Wie der Münchner Merkur recherchiert hat, lassen sich die katholischen Bistümer von den Kommunen die zur Verfügung gestellten Asylunterkünfte bezahlen und zwar nach den ortsüblichen Mieten.
Das ruft nicht etwa Scham bei den Zuständigen hervor.

Wir sehen uns in der Verantwortung, dabei zu helfen. Aber zu den üblichen Konditionen.

so eine Sprecherin. Außerdem sei die Unterbringung von Flüchtlingen zuvörderst eine staatliche Aufgabe.
Die katholische Kirche sieht es also im Prinzip so: Wir diffamieren auch noch die liberalsten Asylregeln als unmenschlich und fordern unter dem Deckmantel christlicher Nächstenliebe immer weitere Privilegien für Asylsuchende.
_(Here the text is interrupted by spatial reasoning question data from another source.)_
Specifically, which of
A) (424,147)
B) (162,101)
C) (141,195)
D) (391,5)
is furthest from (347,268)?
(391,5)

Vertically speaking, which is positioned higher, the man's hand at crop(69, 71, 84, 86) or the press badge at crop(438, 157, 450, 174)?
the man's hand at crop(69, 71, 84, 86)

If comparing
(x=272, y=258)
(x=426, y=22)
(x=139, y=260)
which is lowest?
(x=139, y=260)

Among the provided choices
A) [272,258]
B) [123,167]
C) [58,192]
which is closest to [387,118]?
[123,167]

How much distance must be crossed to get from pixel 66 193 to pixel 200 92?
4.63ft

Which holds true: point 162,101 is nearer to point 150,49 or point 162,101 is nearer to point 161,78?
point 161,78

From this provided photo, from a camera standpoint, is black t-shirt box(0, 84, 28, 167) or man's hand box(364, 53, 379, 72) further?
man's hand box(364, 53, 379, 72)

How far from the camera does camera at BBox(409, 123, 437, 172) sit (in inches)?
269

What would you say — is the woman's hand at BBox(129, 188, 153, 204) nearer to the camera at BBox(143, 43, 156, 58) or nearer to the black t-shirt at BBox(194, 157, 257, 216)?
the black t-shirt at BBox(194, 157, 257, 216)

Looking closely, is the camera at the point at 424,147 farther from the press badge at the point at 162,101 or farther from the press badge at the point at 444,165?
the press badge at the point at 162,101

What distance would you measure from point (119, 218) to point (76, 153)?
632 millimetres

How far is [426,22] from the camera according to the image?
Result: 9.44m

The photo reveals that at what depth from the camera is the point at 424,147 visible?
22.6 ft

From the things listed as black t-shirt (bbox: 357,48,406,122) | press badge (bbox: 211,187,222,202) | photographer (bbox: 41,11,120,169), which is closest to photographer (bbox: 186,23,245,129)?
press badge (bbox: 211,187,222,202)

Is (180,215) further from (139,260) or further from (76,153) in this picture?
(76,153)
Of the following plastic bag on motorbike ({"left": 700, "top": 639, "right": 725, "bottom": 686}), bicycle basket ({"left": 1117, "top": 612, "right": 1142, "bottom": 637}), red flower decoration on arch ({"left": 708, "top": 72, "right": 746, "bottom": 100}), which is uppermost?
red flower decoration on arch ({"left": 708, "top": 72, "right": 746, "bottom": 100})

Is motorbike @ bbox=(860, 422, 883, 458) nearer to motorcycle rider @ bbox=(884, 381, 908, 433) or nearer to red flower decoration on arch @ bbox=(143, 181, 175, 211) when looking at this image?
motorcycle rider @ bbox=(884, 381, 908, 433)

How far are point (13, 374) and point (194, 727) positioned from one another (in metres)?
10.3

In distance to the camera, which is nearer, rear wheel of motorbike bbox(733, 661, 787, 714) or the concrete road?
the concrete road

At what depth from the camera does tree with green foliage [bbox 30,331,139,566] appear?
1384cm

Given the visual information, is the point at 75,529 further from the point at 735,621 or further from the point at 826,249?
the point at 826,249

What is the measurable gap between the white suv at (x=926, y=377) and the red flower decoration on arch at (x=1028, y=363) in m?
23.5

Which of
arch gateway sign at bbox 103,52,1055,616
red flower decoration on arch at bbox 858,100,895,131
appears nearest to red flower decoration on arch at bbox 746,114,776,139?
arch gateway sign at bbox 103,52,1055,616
Jetzt, wo wir mitgeholfen haben, alles Dämme einzureißen, wollen wir dabei kräftig mitverdienen.

Diese Interpretation selbstloser, christlicher Nächstenliebe macht sprachlos, zumal die Kirchen über die Jahrhunderte ein Vermögen von ca. 270 Milliarden Euro angehäuft haben. Es bestätigt, dass die Kirchen zu den widerwärtigsten Asyllobbyisten gehören.